**WHAT THE TASK ASKS**
Reproduce the whole listing, keeping each word unchanged.

┌─ ENTRIES SHOWN

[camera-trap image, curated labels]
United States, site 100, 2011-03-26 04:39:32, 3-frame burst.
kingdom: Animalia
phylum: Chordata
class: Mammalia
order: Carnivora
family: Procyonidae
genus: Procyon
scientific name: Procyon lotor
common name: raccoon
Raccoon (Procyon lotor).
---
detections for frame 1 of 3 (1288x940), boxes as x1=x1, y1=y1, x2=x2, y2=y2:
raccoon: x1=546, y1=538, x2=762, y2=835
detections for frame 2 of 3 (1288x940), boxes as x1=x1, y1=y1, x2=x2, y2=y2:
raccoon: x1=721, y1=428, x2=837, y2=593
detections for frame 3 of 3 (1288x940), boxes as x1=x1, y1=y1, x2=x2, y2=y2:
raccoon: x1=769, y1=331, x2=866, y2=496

└─

**SOLUTION**
[camera-trap image, curated labels]
United States, site 100, 2011-03-26 04:39:32, 3-frame burst.
kingdom: Animalia
phylum: Chordata
class: Mammalia
order: Carnivora
family: Procyonidae
genus: Procyon
scientific name: Procyon lotor
common name: raccoon
Raccoon (Procyon lotor).
---
detections for frame 1 of 3 (1288x940), boxes as x1=x1, y1=y1, x2=x2, y2=y2:
raccoon: x1=546, y1=538, x2=762, y2=835
detections for frame 2 of 3 (1288x940), boxes as x1=x1, y1=y1, x2=x2, y2=y2:
raccoon: x1=721, y1=428, x2=837, y2=593
detections for frame 3 of 3 (1288x940), boxes as x1=x1, y1=y1, x2=x2, y2=y2:
raccoon: x1=769, y1=331, x2=866, y2=496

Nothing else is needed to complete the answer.